1) Regarding the triplicates RMSD plots, it appears that HMX goes out in one simulation of HMX/NR WT, but not in the two others. Could authors give some details about that  (values of RMSD in the stable simulations, behavior of HMX) and a comparison with the RMSD values observed in the NR mutant (4-6 A) ? Are those values (quite high for a ligand) associated to the conformational changes explained at l 313? Is the HMX behavior similar between the two systems? this part needs to be more detailed.

Once those modifications have been made, the article could be accepted for publication in IJMS.

Regarding the triplicates RMSD plots, it appears that HMX goes out in one simulation of HMX/NR WT, but not in the two others. Could authors give some details about that  (values of RMSD in the stable simulations, behavior of HMX) and a comparison with the RMSD values observed in the NR mutant (4-6 A)”

HMX goes out of the active site in one simulation of the WT NR/HMX, but not in the two others.

Indeed, in the first one, even if HMX seems to be stable in the first few ns, it finally goes out, to the same extent as p-NBA. HMX exhibits a RMSD value of 18.73 ± 1.19 Å in the first simulation, whereas it gets lowers RMSD values for the two other ones (respectively 8.52 ± 3.57 Å and 7.21 ± 1.19 Å).

As a comparison, HMX RMSD values for the mutant NR were 6.41 ± 1.20 Å, 4.35 ± 1.97 Å and 5.11 ± 1.76 Å for the triplicate MD.

“Is the HMX behavior similar between the two systems?”

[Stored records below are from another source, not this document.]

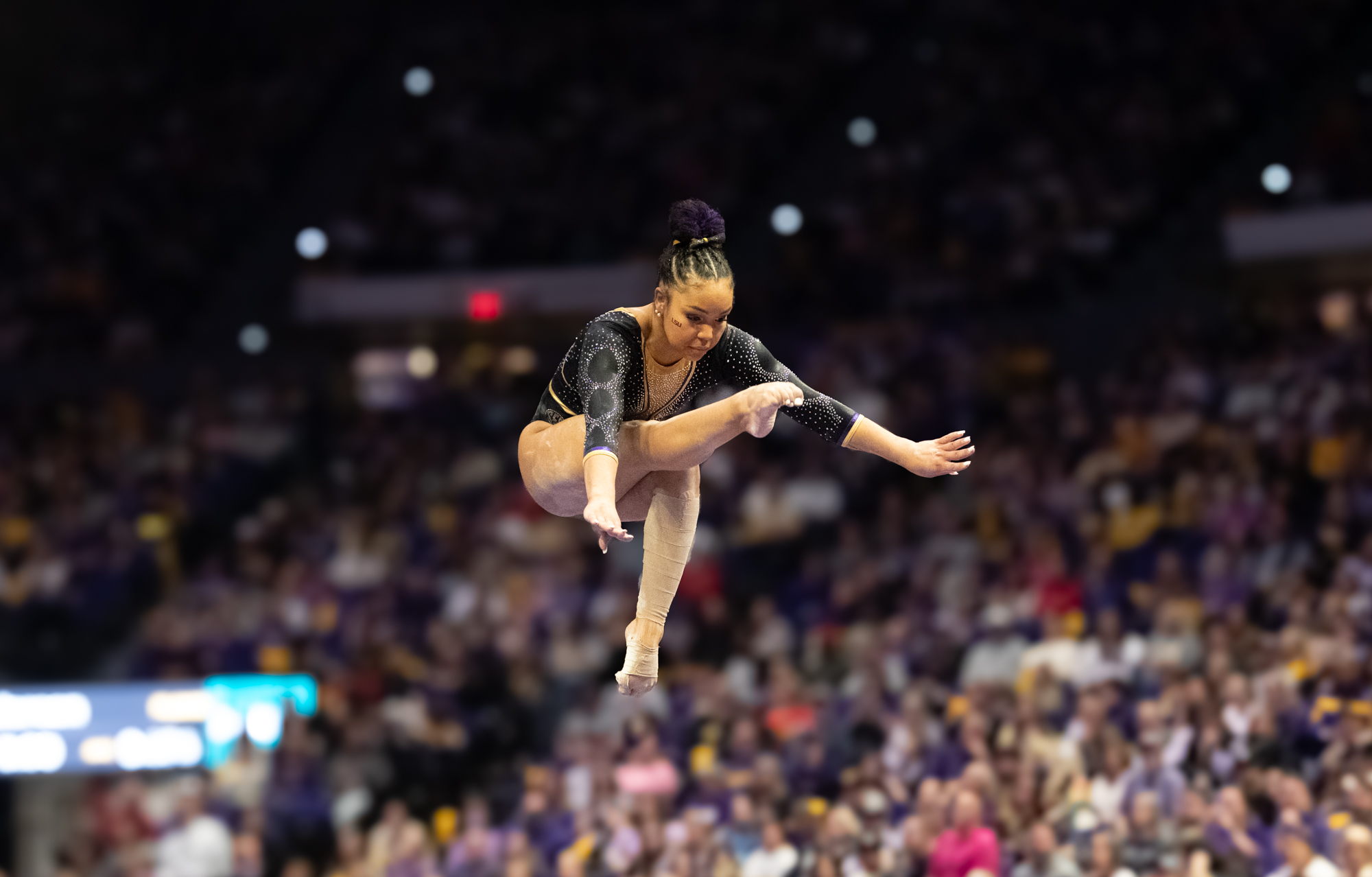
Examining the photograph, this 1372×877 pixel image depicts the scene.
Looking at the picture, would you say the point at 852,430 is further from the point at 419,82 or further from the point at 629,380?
the point at 419,82

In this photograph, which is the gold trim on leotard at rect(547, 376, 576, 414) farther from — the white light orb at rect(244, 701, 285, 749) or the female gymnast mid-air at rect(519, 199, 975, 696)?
the white light orb at rect(244, 701, 285, 749)

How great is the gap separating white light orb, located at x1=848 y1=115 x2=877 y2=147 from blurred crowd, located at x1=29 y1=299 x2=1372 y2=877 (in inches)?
94.6

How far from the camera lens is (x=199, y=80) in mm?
17812

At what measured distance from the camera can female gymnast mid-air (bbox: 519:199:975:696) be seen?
15.0 feet

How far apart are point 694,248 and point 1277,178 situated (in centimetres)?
985

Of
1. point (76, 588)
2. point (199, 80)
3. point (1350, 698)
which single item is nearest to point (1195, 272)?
point (1350, 698)

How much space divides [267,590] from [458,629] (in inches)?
75.0

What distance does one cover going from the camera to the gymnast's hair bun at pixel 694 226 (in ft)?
15.1

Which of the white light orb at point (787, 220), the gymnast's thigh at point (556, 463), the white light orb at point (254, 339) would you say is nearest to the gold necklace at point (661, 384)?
the gymnast's thigh at point (556, 463)

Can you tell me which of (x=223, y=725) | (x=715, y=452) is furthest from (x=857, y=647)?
(x=223, y=725)

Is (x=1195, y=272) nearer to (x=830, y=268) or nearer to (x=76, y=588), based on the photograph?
(x=830, y=268)

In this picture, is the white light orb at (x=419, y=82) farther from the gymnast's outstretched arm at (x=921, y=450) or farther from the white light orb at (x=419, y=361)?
the gymnast's outstretched arm at (x=921, y=450)

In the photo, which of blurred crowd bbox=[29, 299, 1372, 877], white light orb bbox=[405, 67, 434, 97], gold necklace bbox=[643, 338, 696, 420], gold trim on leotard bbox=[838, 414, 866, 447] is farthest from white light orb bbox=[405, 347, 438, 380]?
gold trim on leotard bbox=[838, 414, 866, 447]

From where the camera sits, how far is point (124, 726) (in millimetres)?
11523
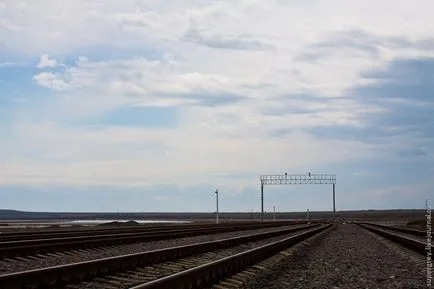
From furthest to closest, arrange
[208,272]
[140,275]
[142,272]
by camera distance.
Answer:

This behavior is not similar among the two NR. In the WT one, HMX struggles to find a stable position in the active site. In the first MD, residues F124 and K123 of H6 do not manage to block HMX in the pocket. As a result, HMX leaves the active site. In the two-second ones, due to a slightly different orientation of their lateral chain, residues F124 and Y123 block HMX from escaping the active site. As a consequence, HMX manages to establish transient H bonds with K41. However, these H bonds are not sufficient to stabilize HMX, which rolls in the pocket.

“Are those values (quite high for a ligand) associated to the conformational changes explained at l 313?”

In the mutant NR, HMX is more stable in the active site and is adequately positioned. The mutations Y123K and G120D (H6) stick HMX against the re face of the flavin, establishing H bonds with the nitro groups of HMX. Y123K mutation plays a crucial role in maintaining HMX in the active site: in the WT NR, Y123 didn’t manage to stabilize HMX through H bonds. As a consequence, HMX escapes or is pushed in the pocket without reaching a stable state. In the mutant NR, K123 catches and stabilizes HMX through H bonding when the molecule moves away from the active site. G120D mutation also provides better stabilization through H bonds between the nitro groups of HMX and its two oxygens.

F124 prevents HMX from leaving to the same extent as in the WT NR. Moreover, this optimal support is reinforced by K41, which forms H bonds bridges between the protein, the FMNH2 cofactor, and HMX. Finally, HMX is stabilized at the required distance to observe the hydride transfer.

These observations have been added to the article in section 2.2.2 Stability Studies.